Um número irrisório se considerado as cerca de 19 mil meninas de até 14 anos que, anualmente (em média aproximada), têm filhos no Brasil e que, por terem sido vítimas de estupro de vulnerável, segundo o Código Penal, deveriam ter tido acesso ao aborto legal.

Apesar de o aborto legal ter estado em evidência neste ano, o tema, em geral, ficou praticamente fora dos debates nas últimas eleições municipais. “Quem assumiu a bandeira foram candidaturas progressistas com pouca expressividade eleitoral”, lamenta a especialista do Cfemea.

Levantamento feito pela plataforma Vota AÍ! (Centro de Estudos de Opinião Pública e Laboratório de Estudos Eleitorais, de Comunicação Política e Opinião Pública) para a BBC News Brasil apontou apenas 61 menções ao aborto num universo de quase 15 mil planos de governo de todos os municípios brasileiros, o equivalente a 0,4% do total.

Segundo Clara Wardi, campanhas como Criança Não é Mãe!, que aconteceu em junho e julho deste ano, acabaram repercutindo nas eleições municipais. Graças à pressão das organizações da sociedade civil e da própria população, a maioria dos candidatos, tanto de direita quanto de esquerda, se posicionou em defesa do aborto legal, quando perguntados sobre o tema. A despeito do posicionamento, não quiseram se comprometer com propostas políticas que fortalecessem esses serviços em seus territórios.
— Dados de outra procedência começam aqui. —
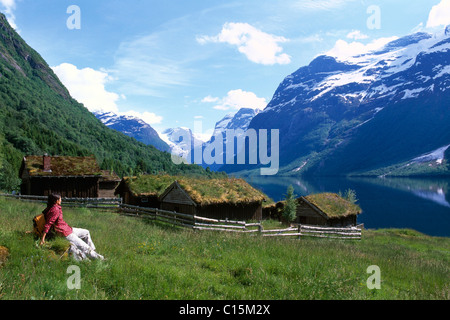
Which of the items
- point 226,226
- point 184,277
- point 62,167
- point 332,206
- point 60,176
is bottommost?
point 332,206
Esse é um dos resultados que o Cfemea adiantou com exclusividade para a coluna de um estudo que deve ser publicado em breve. O levantamento foi realizado por meio dos planos de governo registrados no Tribunal Superior Eleitoral (TSE) de candidatos e candidatas à prefeitura de cinco capitais brasileiras, de Norte a Sul do país: Boa Vista, São Paulo, Porto Alegre, Salvador e Cuiabá. No total, foram analisados 32 planos de governo, referentes aos 33 candidatos desses territórios. Um deles não submeteu o conteúdo do plano, apenas a capa e a contracapa do documento.